**DIRECTION 1:** List every line of the listing that contains the string "between", treating uppercase and lowercase letters as different.
**DIRECTION 2:** Write the next part of the passage on farming coversand soils, starting after its final sentence.

**EXTRACT PROVIDED:**
-- begin --

At the higher positions the soil is drained well enough to grow crops and people have used these soils to produce food since the Middle Ages. As coversand is generally infertile, early farmers used a special way of preparing and applying manure, called ‘plaggen management’. The two figures below show how this plaggen management operated and what the resulting soil looks like.
Sod ‘plaggen’ cutting from the heath for use as bedding in stables. At night, the sheep were kept on this plaggen bedding, some sand, forest litter and sand were usually added, and this mixture was removed once or twice a year and spread on the arable fields, as manure. This special way of preparing and applying manure – ‘the plaggen agricultural system’ – was performed in the Netherlands until ~1900. From the 20th century onwards artificial fertilizers are used to fertilize arable fields.
The lower positions where the groundwater table can be found within the upper 50 cm are unsuitable to use as arable land. These imperfectly drained soils were used as pastures for cattle grazing and hay production.

-- end --

**SOURCE RECORDS:**

-- begin --

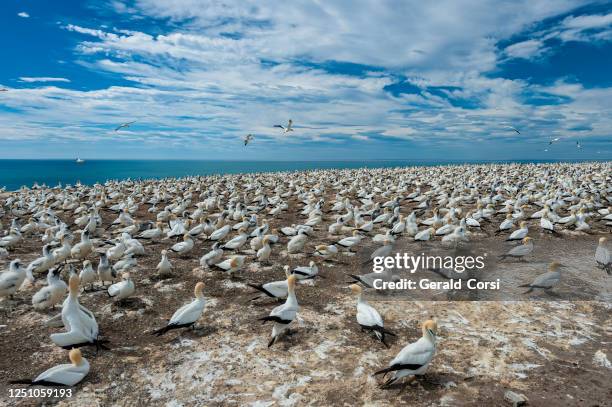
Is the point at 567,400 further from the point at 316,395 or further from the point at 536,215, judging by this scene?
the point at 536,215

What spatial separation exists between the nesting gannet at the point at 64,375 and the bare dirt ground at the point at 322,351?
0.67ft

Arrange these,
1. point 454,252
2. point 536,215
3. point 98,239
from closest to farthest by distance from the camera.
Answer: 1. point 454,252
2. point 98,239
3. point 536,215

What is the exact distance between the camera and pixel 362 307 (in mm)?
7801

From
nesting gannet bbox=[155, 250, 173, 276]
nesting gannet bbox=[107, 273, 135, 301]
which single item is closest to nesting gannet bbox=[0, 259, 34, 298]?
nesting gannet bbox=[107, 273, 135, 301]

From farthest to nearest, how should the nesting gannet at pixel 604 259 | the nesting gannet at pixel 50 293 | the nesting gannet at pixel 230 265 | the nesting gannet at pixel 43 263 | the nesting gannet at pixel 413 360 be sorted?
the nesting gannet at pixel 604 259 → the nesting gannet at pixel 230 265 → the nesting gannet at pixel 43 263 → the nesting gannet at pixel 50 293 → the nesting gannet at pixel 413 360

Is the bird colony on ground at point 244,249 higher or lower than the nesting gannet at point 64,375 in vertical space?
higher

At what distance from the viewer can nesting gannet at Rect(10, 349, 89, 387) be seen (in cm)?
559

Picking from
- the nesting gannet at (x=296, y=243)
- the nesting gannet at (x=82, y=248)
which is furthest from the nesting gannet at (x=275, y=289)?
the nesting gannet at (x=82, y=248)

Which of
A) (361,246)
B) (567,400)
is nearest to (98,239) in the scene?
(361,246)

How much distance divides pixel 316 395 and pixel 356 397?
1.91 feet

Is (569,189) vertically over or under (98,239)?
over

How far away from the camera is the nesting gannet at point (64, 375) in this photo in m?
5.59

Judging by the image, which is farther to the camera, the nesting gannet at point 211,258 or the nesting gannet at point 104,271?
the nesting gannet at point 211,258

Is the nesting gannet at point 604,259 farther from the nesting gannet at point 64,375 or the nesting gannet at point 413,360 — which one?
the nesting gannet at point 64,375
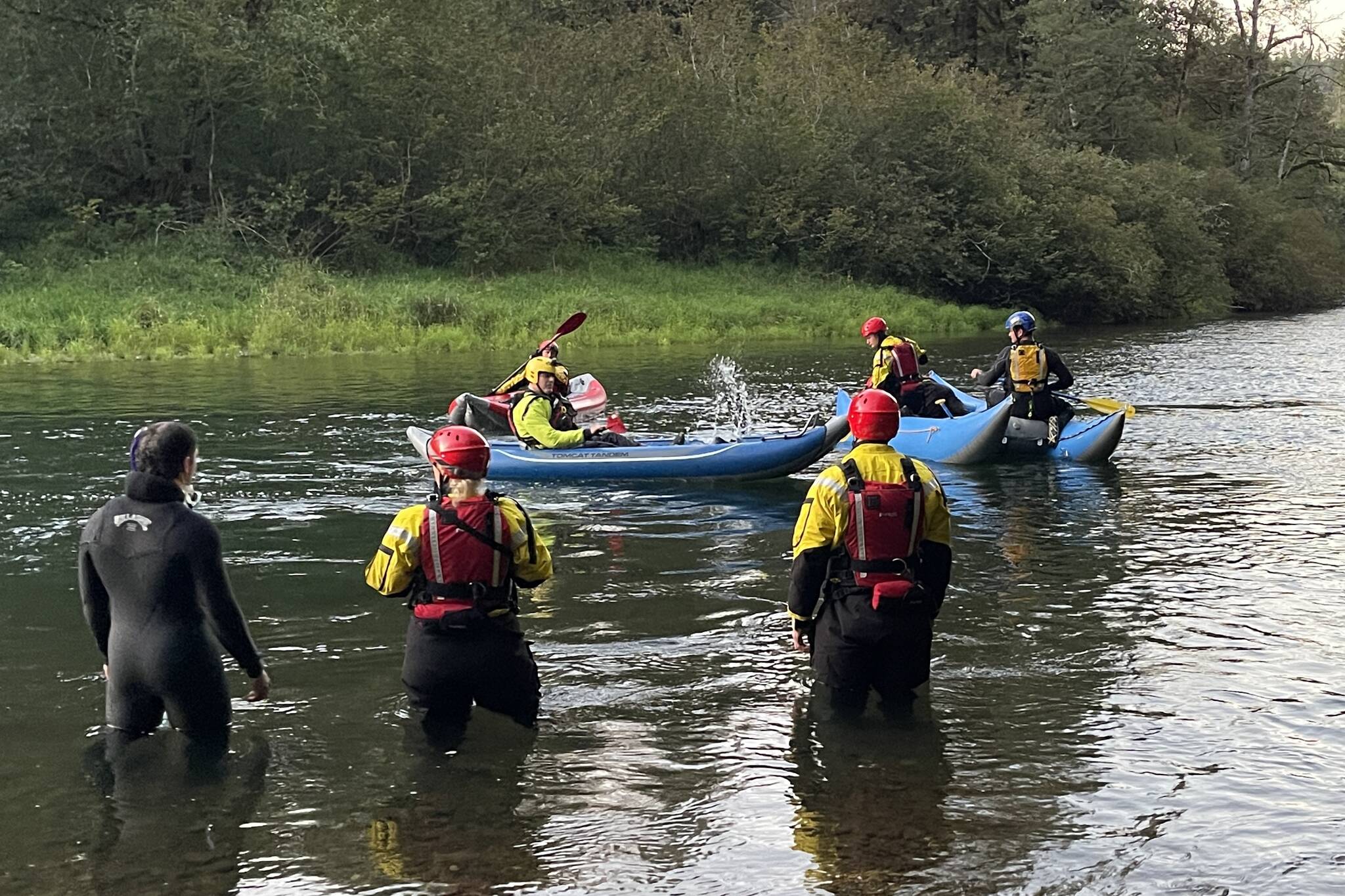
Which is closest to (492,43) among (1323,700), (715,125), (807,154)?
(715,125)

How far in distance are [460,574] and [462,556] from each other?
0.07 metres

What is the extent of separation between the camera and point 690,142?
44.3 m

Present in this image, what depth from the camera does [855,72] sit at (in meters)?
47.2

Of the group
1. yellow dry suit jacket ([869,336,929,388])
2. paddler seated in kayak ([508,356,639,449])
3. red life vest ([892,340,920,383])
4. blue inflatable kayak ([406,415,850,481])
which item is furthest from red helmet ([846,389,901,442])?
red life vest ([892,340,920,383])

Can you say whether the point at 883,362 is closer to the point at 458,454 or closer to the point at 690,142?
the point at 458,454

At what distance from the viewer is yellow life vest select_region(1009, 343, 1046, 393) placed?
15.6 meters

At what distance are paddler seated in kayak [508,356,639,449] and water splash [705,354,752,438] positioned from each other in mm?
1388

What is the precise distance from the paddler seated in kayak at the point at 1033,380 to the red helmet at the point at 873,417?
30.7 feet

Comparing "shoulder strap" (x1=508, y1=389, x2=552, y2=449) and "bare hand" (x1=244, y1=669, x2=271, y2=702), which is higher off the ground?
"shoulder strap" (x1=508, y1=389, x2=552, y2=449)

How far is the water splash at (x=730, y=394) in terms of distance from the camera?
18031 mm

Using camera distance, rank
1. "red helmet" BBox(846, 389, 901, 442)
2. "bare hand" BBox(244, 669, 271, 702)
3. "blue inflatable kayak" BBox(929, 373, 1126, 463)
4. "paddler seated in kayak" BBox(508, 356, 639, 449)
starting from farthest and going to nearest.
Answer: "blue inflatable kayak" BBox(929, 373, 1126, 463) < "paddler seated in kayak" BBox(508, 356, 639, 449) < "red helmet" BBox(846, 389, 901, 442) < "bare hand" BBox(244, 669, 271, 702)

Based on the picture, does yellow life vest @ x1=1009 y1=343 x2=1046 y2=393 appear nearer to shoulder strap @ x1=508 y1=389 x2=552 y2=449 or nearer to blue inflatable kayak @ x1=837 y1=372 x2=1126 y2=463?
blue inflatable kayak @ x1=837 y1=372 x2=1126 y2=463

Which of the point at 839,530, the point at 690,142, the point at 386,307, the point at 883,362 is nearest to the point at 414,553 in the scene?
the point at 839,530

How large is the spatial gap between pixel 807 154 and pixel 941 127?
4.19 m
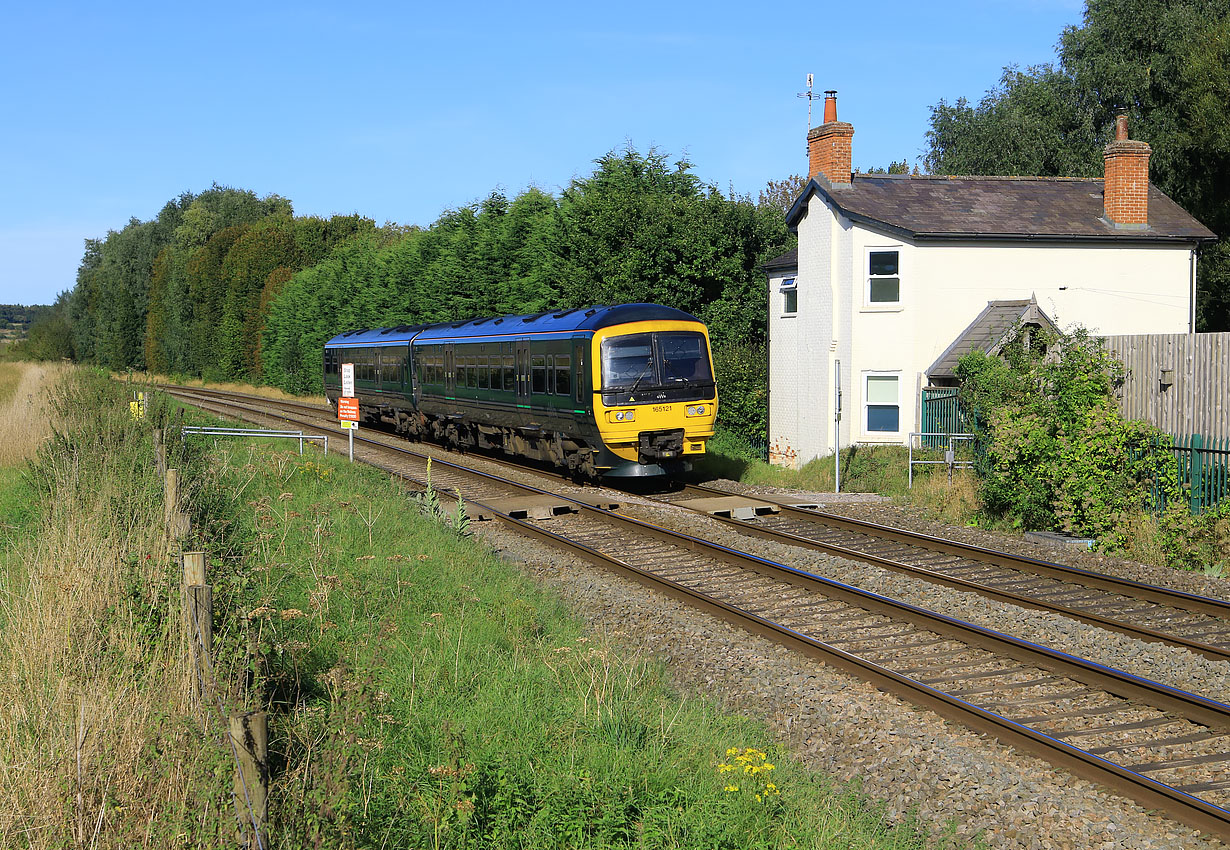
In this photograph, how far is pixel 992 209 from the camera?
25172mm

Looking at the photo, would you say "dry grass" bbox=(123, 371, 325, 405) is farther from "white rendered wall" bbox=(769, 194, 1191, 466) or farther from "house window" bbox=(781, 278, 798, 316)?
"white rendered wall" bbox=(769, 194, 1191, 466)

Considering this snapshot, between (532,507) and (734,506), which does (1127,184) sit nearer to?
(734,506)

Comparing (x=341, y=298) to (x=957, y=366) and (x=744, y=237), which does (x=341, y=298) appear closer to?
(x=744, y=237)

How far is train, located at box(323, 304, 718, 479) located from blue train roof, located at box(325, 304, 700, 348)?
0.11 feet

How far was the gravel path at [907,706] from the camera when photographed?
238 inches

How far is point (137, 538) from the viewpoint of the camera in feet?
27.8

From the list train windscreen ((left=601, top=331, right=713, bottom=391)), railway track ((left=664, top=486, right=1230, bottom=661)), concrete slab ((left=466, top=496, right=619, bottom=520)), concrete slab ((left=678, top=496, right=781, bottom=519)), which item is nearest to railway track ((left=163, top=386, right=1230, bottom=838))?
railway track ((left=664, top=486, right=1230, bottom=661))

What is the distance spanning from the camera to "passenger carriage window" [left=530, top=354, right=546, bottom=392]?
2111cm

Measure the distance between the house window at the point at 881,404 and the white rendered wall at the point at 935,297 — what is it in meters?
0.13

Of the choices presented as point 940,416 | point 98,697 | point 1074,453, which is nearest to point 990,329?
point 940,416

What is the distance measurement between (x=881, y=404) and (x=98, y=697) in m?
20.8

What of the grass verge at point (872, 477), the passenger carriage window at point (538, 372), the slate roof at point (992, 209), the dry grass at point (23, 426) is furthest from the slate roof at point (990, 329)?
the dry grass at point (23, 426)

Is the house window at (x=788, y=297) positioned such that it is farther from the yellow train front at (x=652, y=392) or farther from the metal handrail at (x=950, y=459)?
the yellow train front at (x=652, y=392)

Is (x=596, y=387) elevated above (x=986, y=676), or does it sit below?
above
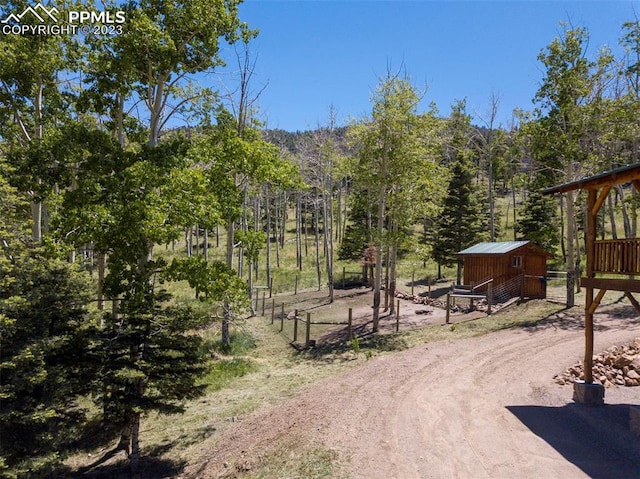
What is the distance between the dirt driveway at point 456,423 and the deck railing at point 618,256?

-- end --

**EXERCISE RESULT 1:**
What spatial separation exists between the nesting gannet at the point at 64,375 and the bare dirt ground at the point at 322,351?
What is the exact distance between the camera and pixel 362 307 (in mm)?
What is the extent of separation between the camera and point 690,142?
How large is the spatial gap between pixel 807 154 and pixel 941 127?
Considering this snapshot, between (532,507) and (734,506), which does (1127,184) sit nearer to?
Measure the distance between the house window at the point at 881,404 and the white rendered wall at the point at 935,297 — what is it in meters?
What is the distance measurement between (x=881, y=404) and (x=98, y=697) in m?
What is the distance between the dirt driveway at point 456,423 and the deck railing at point 618,256?

**EXERCISE RESULT 2:**
The farms were always built at the boundary between low and high topographical/hydrological conditions: 1) to have easy access to groundwater, 2) to have a dry house during wet periods, and 3) to be near the arable fields as possible (everything had to be done with horse power!).

Typical northwestern European anthropogenic (i.e. man-made) plaggen soil.The thick dark topsoil is the result of adding plaggen manure to the soil for several centuries. Because the plaggen manure contained a fair amount of mineral particles (i.e. sand grains), the surface of the fields was raised. Nowadays these old arable fields (often still in use) are visible as low mounds in the landscape.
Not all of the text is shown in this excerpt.